**Exercise instructions:**
The reply should consist solely of the lines from the one with "Woman Lets Best" through the final line of the listing, copied exactly, with no pictures.

**Data shown:**
____
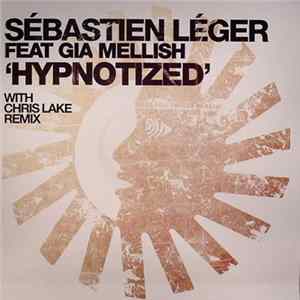 Sébastien Léger Feat Gia Mellish - Hypnotized FLAC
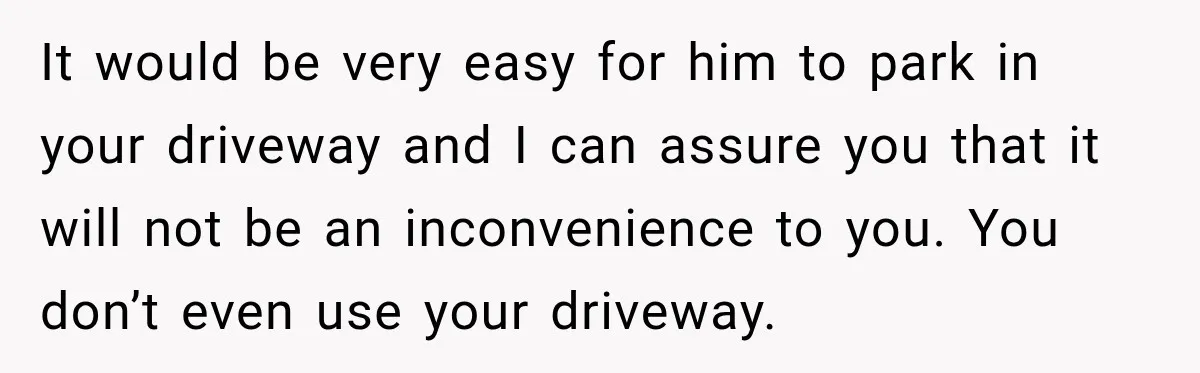 Woman Lets Best Friend Sleep Beside Her After His Cot Breaks, Then Starts Questioning Their Entire Friendship It would be very easy for him to park in your driveway and I can assure you that it will not be an inconvenience to you. You don’t even use...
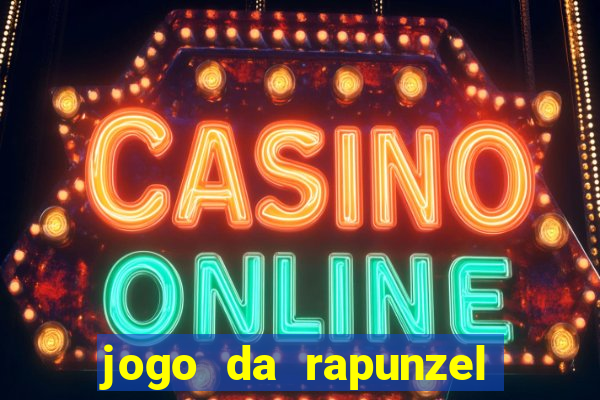 jogo da rapunzel enrolados: problema em dobro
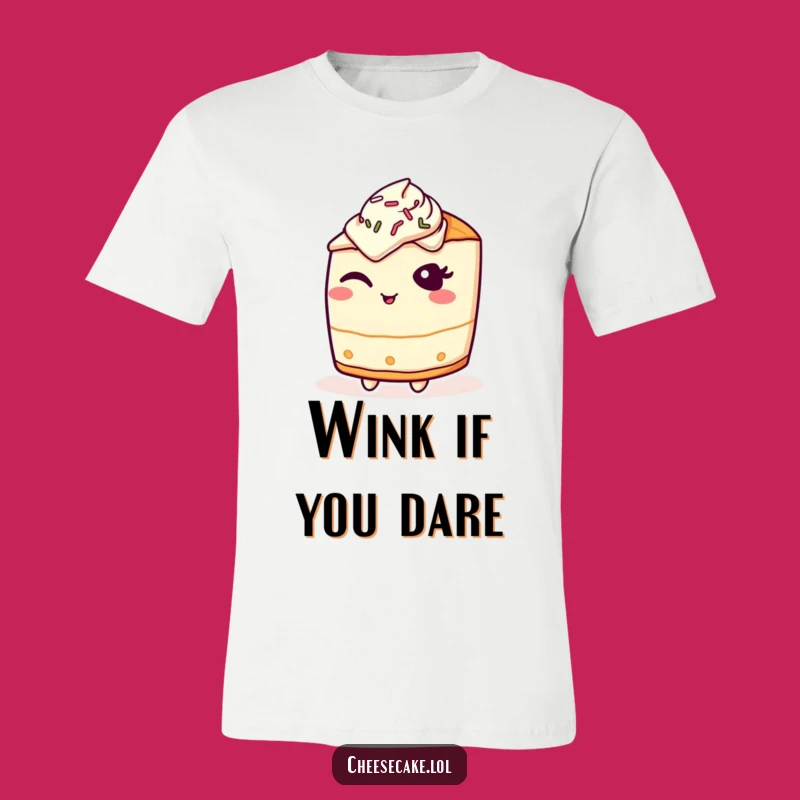 Funny Cheesecake Wink Sprinkles T-Shirt, Express Your Cheeky Side with Humor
____
**Task response:**
 Woman Lets Best Friend Sleep Beside Her After His Cot Breaks, Then Starts Questioning Their Entire Friendship It would be very easy for him to park in your driveway and I can assure you that it will not be an inconvenience to you. You don’t even use...
 jogo da rapunzel enrolados: problema em dobro
 Funny Cheesecake Wink Sprinkles T-Shirt, Express Your Cheeky Side with Humor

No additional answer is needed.